### Página:
____________
O coordenador GMF no Mato Grosso, juiz Geraldo Fernandes Fidelis Neto, destacou uma mudança de perfil para avanços das políticas nos últimos anos. “Existe hoje uma vontade muito forte, dos diferentes poderes, de quem trabalha na área, para fazerem as coisas funcionarem. O Conselho da Comunidade copiamos do Paraná a ideia da Confederação dos Conselhos, temos a Rede de Atenção às Pessoas Egressas funcionando. São muitas atividades acontecendo, uma mudança radical nos últimos quatro anos, especialmente com um olhar na saída para não ter a reentrada”, disse, avaliando que a criação de parâmetros pelo CNJ neste campo seria bem-vinda.
Coordenador técnico adjunto do Fazendo Justiça, Talles Andrade de Souza avalia que as experiências trazidas ao longo dos encontros evidenciam que o Judiciário está assumindo um protagonismo no contexto da privação de liberdade para além do campo processual, de forma alinhada ao entendimento do STF ao reconhecer o estado de coisas inconstitucional nas prisões brasileiras. “Percebemos que tratar a questão penal apenas no campo da criação de mais vagas não é a resposta. O Judiciário vem atuando para alcançar mais que isso, a qualificação geral das políticas”.
Inspeções e denúncias
No campo das inspeções e tratamento de casos de tortura e maus-tratos, surgiram diálogos sobre a capacidade dos GMFs diante do número de unidades penitenciárias, necessidade de melhor definição sobre competências de ação e inclusão das inspeções como atividade prioritária na rotina de trabalho dos magistrados, com definição de critérios para monitoramento das recomendações pós-inspeções.
“Estamos buscando a humanização do sistema prisional e socioeducativo, especialmente no fortalecimento da questão das inspeções”, afirmou o supervisor do GMF do TJMG, desembargador José Luis de Moura Faleiros, informando que preparam um evento sobre o tema no segundo semestre. “Precisamos não ter apenas a vivência, mas a convivência efetiva da prestação jurisdicional do Estado com os indivíduos que estão com a sua liberdade tolhida, porque é a partir da convivência que nós, de fato, aprimoramos nossas ações”.
Coordenadora do GMF do TJGO, a juíza Telma Alves destacou a importância do aspecto humano no trabalho dos GMFs. “Nós lidamos não só com a demanda jurisdicional, processual, mas a parte social, nós lidamos com as pessoas, que acredito ser a parte mais importante de nosso trabalho”.
____________
### Instrução dada 1:
Reproduza o trecho da página de "Inspeções e denúncias" a "das recomendações pós-inspeções.", substituindo "magistrados" por "juízes".
### Instrução dada 2:
Dê sequência à matéria sobre os GMFs e o sistema prisional, começando logo após a última frase.

### Material fornecido:
____________
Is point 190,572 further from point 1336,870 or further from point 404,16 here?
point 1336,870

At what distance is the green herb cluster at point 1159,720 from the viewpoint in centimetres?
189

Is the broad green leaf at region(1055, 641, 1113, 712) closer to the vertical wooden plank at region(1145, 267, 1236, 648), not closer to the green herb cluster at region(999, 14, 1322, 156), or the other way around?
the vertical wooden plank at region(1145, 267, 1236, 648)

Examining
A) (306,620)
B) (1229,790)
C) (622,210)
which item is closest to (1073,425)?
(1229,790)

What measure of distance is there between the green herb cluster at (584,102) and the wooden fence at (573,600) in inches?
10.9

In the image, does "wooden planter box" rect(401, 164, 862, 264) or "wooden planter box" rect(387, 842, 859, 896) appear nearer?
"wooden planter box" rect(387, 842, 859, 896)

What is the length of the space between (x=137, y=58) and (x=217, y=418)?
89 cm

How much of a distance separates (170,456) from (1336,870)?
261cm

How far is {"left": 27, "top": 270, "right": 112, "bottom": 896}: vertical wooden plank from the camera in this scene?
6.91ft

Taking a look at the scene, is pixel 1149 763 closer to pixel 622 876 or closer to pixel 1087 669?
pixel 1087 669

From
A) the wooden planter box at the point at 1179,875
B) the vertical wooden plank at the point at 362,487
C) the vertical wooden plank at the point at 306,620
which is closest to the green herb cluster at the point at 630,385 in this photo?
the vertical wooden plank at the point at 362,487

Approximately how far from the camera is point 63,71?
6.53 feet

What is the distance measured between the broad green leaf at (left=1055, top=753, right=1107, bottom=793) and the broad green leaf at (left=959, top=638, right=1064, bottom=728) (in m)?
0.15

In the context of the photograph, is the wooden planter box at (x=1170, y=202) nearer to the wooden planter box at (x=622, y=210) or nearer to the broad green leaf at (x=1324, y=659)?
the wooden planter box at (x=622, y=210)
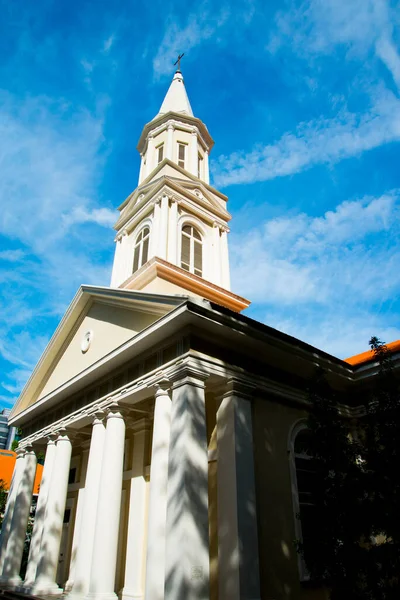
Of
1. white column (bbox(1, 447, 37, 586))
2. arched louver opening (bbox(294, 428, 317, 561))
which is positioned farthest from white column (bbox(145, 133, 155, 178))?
arched louver opening (bbox(294, 428, 317, 561))

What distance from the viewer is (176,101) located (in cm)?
2594

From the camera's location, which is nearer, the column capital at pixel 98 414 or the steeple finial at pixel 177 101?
the column capital at pixel 98 414

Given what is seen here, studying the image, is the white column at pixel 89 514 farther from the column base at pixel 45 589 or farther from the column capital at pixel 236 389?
the column capital at pixel 236 389

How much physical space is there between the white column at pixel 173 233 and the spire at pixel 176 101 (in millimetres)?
8375

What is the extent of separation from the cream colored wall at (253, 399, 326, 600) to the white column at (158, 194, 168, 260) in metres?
8.37

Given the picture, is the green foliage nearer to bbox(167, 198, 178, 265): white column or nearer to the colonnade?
the colonnade

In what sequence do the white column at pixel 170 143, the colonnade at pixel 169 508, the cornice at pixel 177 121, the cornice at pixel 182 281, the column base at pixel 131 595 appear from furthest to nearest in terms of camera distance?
the cornice at pixel 177 121
the white column at pixel 170 143
the cornice at pixel 182 281
the column base at pixel 131 595
the colonnade at pixel 169 508

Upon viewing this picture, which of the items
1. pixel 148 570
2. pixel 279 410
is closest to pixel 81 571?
pixel 148 570

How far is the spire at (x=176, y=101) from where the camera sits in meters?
25.1

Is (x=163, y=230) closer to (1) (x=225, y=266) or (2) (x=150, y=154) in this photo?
(1) (x=225, y=266)

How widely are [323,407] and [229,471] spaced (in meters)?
2.74

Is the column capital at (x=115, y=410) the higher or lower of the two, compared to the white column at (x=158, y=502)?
higher

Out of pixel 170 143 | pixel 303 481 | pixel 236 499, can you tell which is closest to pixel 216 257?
pixel 170 143

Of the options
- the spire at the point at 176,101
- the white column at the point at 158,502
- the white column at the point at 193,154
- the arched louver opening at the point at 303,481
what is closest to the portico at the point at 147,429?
the white column at the point at 158,502
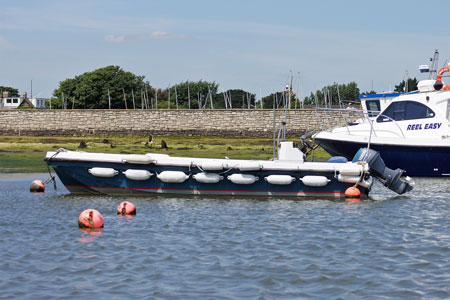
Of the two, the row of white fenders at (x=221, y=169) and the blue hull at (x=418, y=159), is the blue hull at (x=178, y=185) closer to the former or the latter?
the row of white fenders at (x=221, y=169)

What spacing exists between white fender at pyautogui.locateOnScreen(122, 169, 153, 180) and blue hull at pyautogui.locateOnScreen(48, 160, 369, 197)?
0.32 feet

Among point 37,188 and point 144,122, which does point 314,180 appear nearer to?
point 37,188

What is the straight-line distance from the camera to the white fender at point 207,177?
16.5 m

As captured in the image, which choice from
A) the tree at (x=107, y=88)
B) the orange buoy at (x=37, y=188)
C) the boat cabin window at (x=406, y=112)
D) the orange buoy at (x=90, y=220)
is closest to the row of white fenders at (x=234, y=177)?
the orange buoy at (x=37, y=188)

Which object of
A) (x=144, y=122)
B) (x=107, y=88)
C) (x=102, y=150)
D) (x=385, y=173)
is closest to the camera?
(x=385, y=173)

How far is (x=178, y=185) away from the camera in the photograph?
16.6m

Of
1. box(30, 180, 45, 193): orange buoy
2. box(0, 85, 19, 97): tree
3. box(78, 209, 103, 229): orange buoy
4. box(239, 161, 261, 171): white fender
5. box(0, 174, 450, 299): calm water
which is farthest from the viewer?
box(0, 85, 19, 97): tree

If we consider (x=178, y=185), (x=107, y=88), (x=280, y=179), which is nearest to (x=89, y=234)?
(x=178, y=185)

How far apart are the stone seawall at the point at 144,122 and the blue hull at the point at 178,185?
3061 centimetres

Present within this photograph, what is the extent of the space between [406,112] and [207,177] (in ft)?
30.2

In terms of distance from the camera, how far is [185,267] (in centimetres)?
996

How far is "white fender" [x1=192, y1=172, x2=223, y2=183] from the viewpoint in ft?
54.0

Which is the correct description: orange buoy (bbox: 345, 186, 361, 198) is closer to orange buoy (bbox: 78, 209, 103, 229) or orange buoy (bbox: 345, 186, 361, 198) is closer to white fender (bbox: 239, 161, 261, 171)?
white fender (bbox: 239, 161, 261, 171)

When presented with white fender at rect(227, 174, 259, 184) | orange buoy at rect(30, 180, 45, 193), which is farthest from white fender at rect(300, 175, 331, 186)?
orange buoy at rect(30, 180, 45, 193)
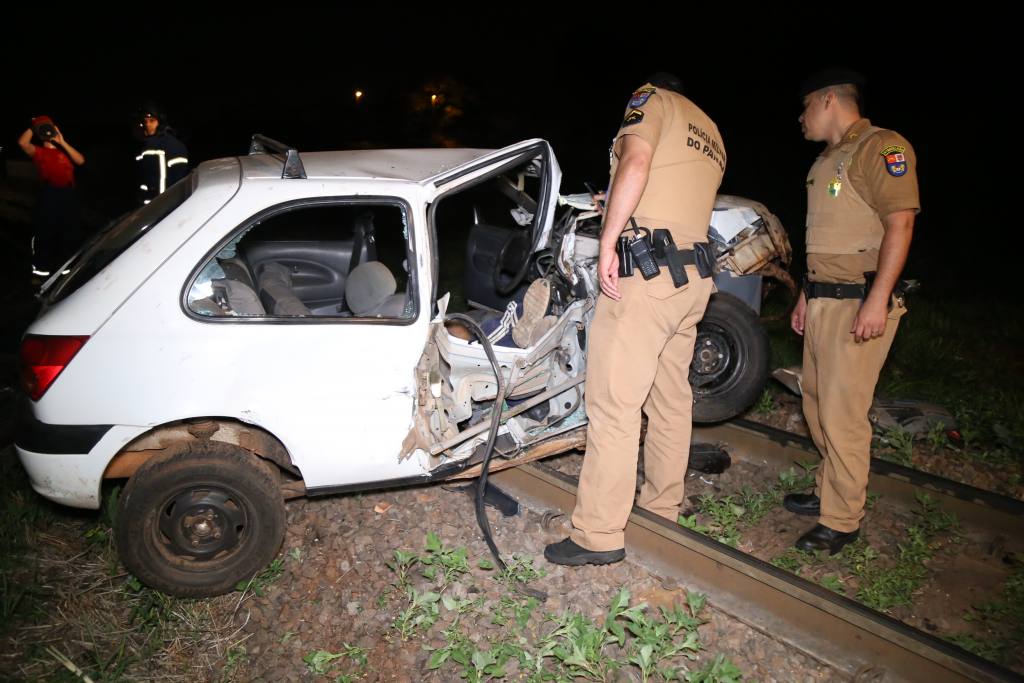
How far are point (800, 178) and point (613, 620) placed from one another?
46.9 feet

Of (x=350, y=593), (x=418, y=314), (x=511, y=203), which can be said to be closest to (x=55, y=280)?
(x=418, y=314)

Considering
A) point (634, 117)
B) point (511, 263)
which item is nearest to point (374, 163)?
point (511, 263)

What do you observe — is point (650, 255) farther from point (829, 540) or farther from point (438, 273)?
point (829, 540)

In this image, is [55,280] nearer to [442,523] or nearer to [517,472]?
[442,523]

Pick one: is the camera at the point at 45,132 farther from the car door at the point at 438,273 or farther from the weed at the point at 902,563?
the weed at the point at 902,563

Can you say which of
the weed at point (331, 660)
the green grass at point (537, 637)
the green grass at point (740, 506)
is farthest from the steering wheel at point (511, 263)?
the weed at point (331, 660)

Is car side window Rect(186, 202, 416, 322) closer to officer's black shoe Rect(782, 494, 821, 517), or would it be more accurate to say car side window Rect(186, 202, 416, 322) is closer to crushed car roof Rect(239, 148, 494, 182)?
crushed car roof Rect(239, 148, 494, 182)

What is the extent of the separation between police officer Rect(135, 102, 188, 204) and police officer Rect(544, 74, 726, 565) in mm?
5842

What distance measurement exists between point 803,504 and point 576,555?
1406 mm

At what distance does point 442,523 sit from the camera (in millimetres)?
3645

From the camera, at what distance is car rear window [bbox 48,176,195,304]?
297 cm

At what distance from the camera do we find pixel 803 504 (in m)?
3.78

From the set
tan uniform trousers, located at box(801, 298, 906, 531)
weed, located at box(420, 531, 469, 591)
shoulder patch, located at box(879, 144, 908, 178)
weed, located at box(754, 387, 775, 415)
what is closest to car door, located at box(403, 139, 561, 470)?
weed, located at box(420, 531, 469, 591)

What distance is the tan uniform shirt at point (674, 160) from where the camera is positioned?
115 inches
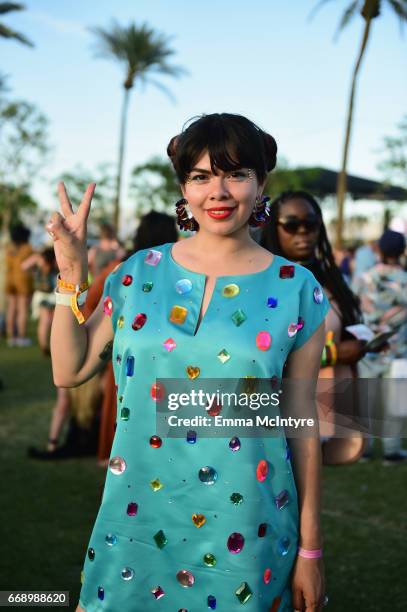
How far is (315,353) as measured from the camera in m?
1.97

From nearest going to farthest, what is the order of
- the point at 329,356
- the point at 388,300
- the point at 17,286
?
the point at 329,356, the point at 388,300, the point at 17,286

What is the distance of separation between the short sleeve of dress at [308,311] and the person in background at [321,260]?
4.67ft

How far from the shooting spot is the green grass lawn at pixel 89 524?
3.92 meters

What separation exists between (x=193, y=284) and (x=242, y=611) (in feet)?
2.71

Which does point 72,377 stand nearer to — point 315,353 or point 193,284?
point 193,284

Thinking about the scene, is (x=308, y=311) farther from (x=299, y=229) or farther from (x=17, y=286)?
(x=17, y=286)

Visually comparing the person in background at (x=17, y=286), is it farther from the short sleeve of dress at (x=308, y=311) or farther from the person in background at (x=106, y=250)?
the short sleeve of dress at (x=308, y=311)

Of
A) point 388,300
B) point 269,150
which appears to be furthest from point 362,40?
point 269,150

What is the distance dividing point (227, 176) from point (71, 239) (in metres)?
0.43

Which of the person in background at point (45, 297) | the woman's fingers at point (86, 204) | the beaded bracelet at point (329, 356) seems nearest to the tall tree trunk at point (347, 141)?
the person in background at point (45, 297)

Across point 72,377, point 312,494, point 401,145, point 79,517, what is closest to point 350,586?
point 79,517

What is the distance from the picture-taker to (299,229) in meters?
3.68

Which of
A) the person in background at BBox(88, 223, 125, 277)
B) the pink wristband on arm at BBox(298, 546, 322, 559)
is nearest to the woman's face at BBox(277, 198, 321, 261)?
the pink wristband on arm at BBox(298, 546, 322, 559)

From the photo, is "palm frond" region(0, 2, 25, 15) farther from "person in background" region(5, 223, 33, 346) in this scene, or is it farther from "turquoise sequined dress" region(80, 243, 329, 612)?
"turquoise sequined dress" region(80, 243, 329, 612)
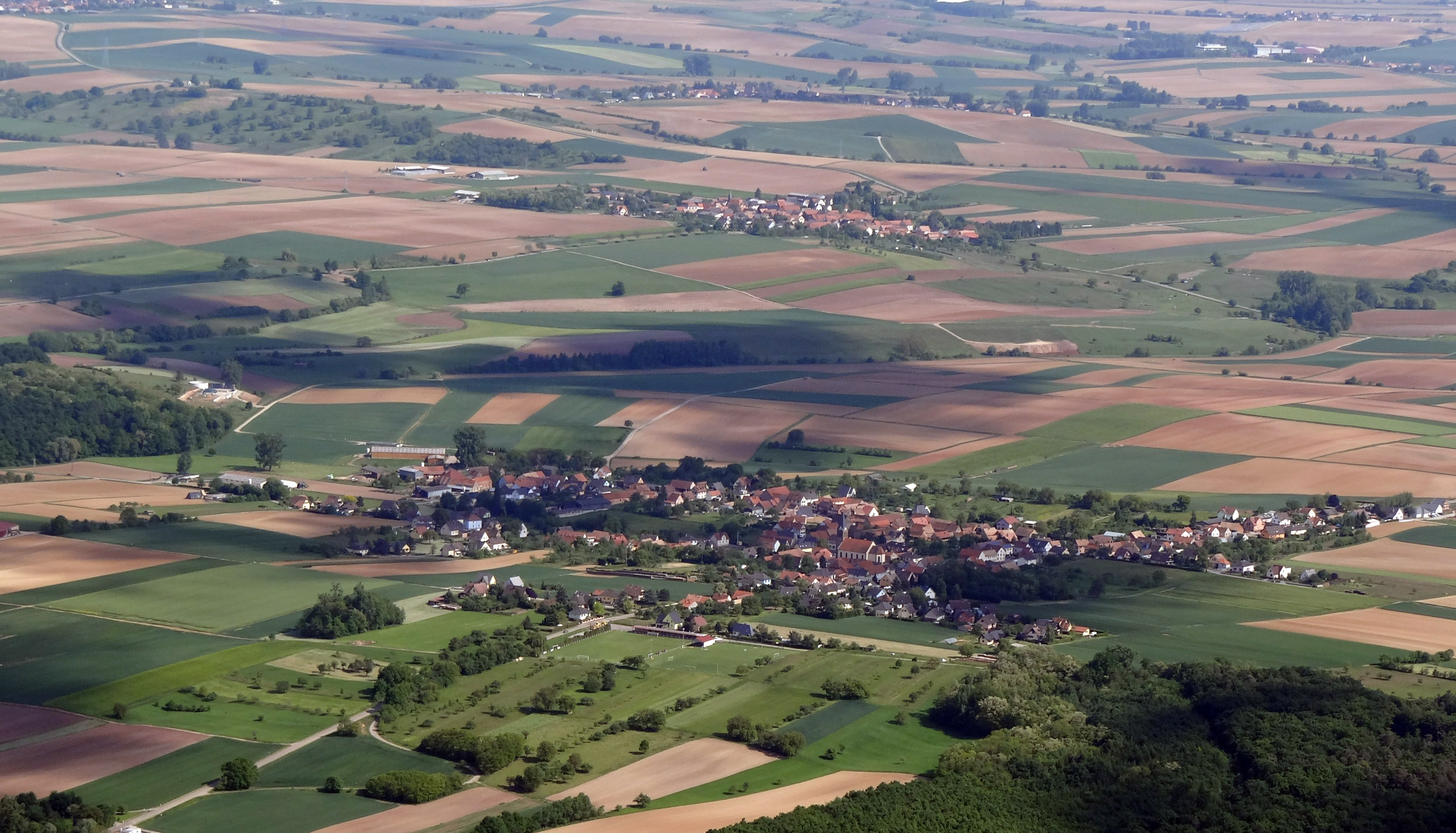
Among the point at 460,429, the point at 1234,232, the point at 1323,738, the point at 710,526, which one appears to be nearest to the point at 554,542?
the point at 710,526

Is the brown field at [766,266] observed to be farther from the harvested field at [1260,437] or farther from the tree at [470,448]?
the harvested field at [1260,437]

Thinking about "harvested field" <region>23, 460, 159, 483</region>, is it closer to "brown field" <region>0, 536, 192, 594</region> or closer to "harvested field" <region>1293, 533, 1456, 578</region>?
"brown field" <region>0, 536, 192, 594</region>

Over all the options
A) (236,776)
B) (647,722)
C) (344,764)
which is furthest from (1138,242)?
(236,776)

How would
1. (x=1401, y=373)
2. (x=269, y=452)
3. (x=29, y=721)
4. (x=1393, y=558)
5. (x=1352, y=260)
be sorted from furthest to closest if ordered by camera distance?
(x=1352, y=260) → (x=1401, y=373) → (x=269, y=452) → (x=1393, y=558) → (x=29, y=721)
____________
### Resultado da tarefa 1:
Inspeções e denúncias
No campo das inspeções e tratamento de casos de tortura e maus-tratos, surgiram diálogos sobre a capacidade dos GMFs diante do número de unidades penitenciárias, necessidade de melhor definição sobre competências de ação e inclusão das inspeções como atividade prioritária na rotina de trabalho dos juízes, com definição de critérios para monitoramento das recomendações pós-inspeções.

### Resultado da tarefa 2:
A qualificação dos laudos periciais e os desafios na composição de equipes multidisciplinares de perícia também foram mencionadas. O juiz membro do GMF-RJ André Ricardo Ramos relatou que quando a pessoa declara que foi torturada no momento da prisão em seu estado, o juiz encaminha para o exame de corpo de delito. “Essa organização e qualificação do laudo pericial já existe e de lá também extraímos peças de flagrantes”, disse.
No âmbito do Fazendo Justiça, o CNJ está reformulando um fluxo de referência nacional e apoiando na elaboração de fluxos estaduais para lidar com a identificação, registro, tratamento e apuração de casos de tortura em audiências judiciais e nos estabelecimentos prisionais. Os estados do Rio de Janeiro, Ceará e o TRF-1 já publicaram normativas neste sentido. Goiás, Rio Grande do Norte e Minas Gerais instalaram comissão para estudar o tema.
De acordo com a coordenadora técnica do Fazendo Justiça, Valdirene Daufemback, é imperativo que os papeis e atribuições fiquem definidos, além de que se qualifique o olhar de quem inspeciona. “Não basta só olhar, é preciso ver as coisas, e nisso vamos avançar a partir da expertise do Judiciário para realizar inspeções para os avanços necessários, garantindo também que haja um acompanhamento do que foi registrado. Não adianta registrar a mesma coisa todo mês e nada mudar.”
Gestão de dados
Garantir que a formulação, implementação e monitoramento de políticas partam de evidências é fundamental para efetividade e sustentabilidade das incidências, e o tema da gestão de dados e sistemas no campo penal e no campo socioeducativo foi um dos temas do encontro.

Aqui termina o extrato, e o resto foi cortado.